## Given instruction
Repeat the lines from the one containing "From closest to farthest, sort" through the one containing "Answer: (214, 159, 247, 199): child's", including both of those lines, without changing anything in them.

━━━ Data to process

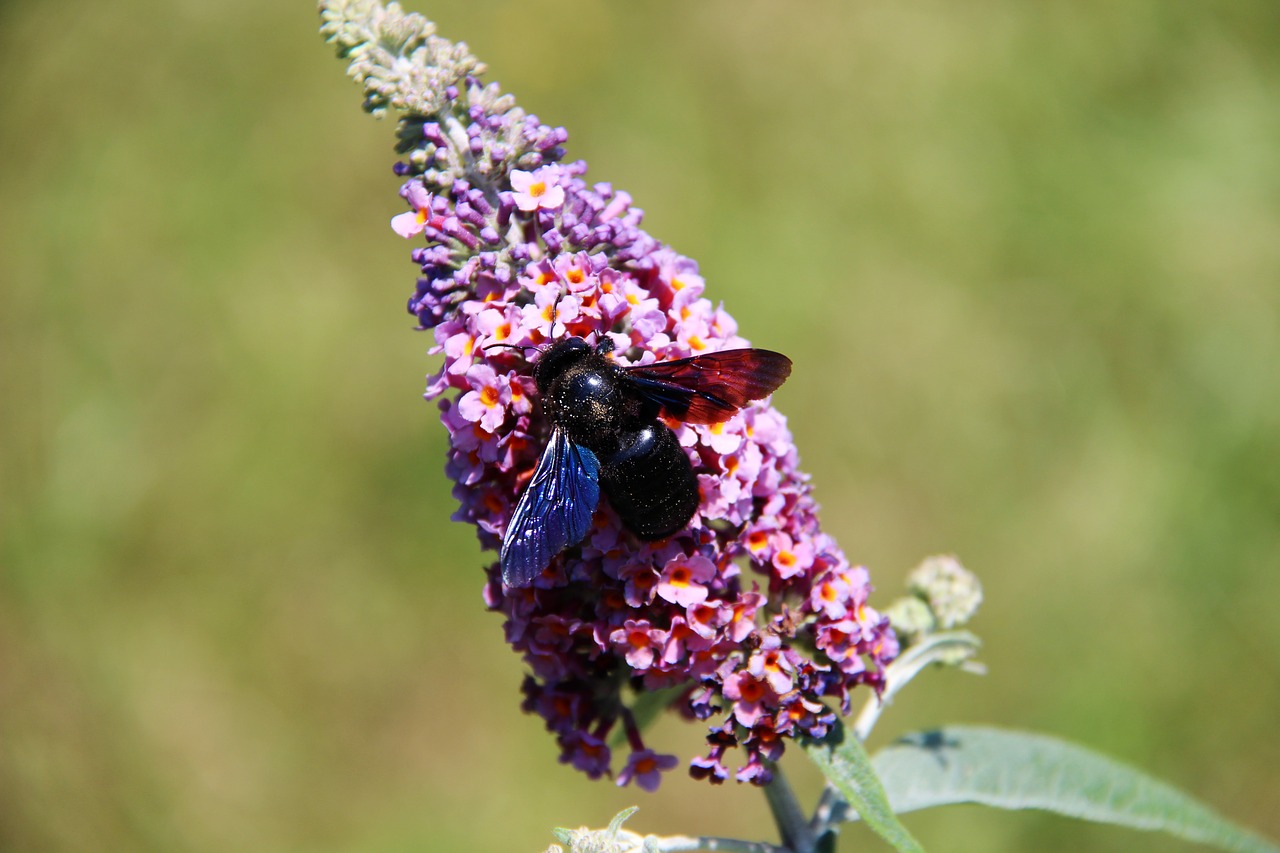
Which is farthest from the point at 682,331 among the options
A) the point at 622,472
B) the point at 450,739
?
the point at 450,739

━━━━━━
━━━ Data to process

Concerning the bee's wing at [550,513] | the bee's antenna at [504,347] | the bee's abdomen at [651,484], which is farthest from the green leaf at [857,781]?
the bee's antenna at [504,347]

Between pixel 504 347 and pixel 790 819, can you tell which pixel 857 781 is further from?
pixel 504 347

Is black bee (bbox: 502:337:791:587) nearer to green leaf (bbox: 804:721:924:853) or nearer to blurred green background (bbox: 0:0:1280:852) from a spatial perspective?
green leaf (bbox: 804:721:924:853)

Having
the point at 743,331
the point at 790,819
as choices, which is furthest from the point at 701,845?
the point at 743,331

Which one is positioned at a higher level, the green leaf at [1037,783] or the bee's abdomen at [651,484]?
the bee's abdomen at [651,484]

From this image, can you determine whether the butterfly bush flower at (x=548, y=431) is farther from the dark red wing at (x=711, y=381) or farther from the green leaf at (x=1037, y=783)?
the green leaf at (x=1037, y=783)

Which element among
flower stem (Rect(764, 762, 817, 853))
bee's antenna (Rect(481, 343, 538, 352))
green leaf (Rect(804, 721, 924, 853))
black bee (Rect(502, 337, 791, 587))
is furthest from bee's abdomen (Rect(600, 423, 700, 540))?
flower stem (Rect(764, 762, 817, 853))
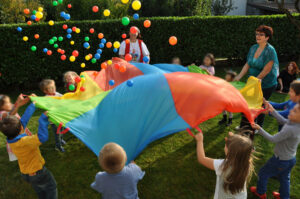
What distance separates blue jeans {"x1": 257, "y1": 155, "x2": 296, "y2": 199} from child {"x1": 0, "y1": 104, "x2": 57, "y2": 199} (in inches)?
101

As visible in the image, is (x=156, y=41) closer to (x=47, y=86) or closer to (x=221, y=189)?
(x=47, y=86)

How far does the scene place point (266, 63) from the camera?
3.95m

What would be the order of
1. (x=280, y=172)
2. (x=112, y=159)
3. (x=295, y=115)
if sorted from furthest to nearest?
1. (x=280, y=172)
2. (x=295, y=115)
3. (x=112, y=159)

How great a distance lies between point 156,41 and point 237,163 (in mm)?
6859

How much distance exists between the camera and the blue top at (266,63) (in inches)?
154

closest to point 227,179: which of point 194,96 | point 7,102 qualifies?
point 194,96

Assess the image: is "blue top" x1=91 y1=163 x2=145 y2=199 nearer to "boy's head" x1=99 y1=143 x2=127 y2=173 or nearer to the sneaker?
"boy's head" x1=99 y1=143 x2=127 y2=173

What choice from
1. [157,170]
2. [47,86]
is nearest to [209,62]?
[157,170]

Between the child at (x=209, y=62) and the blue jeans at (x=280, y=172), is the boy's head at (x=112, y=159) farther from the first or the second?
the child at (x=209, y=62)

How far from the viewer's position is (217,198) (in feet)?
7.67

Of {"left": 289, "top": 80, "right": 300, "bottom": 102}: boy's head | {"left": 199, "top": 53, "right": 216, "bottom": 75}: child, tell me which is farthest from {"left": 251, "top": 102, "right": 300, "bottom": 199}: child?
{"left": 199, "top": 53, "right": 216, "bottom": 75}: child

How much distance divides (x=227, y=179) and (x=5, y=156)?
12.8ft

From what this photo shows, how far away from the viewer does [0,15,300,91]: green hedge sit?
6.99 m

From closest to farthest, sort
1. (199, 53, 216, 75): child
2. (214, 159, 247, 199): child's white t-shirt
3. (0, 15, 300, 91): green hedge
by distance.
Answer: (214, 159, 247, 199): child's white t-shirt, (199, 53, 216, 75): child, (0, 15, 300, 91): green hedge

━━━━━━

## Solved exercise
From closest to farthest, sort
1. (199, 53, 216, 75): child
2. (214, 159, 247, 199): child's white t-shirt
3. (0, 15, 300, 91): green hedge
by distance.
Answer: (214, 159, 247, 199): child's white t-shirt, (199, 53, 216, 75): child, (0, 15, 300, 91): green hedge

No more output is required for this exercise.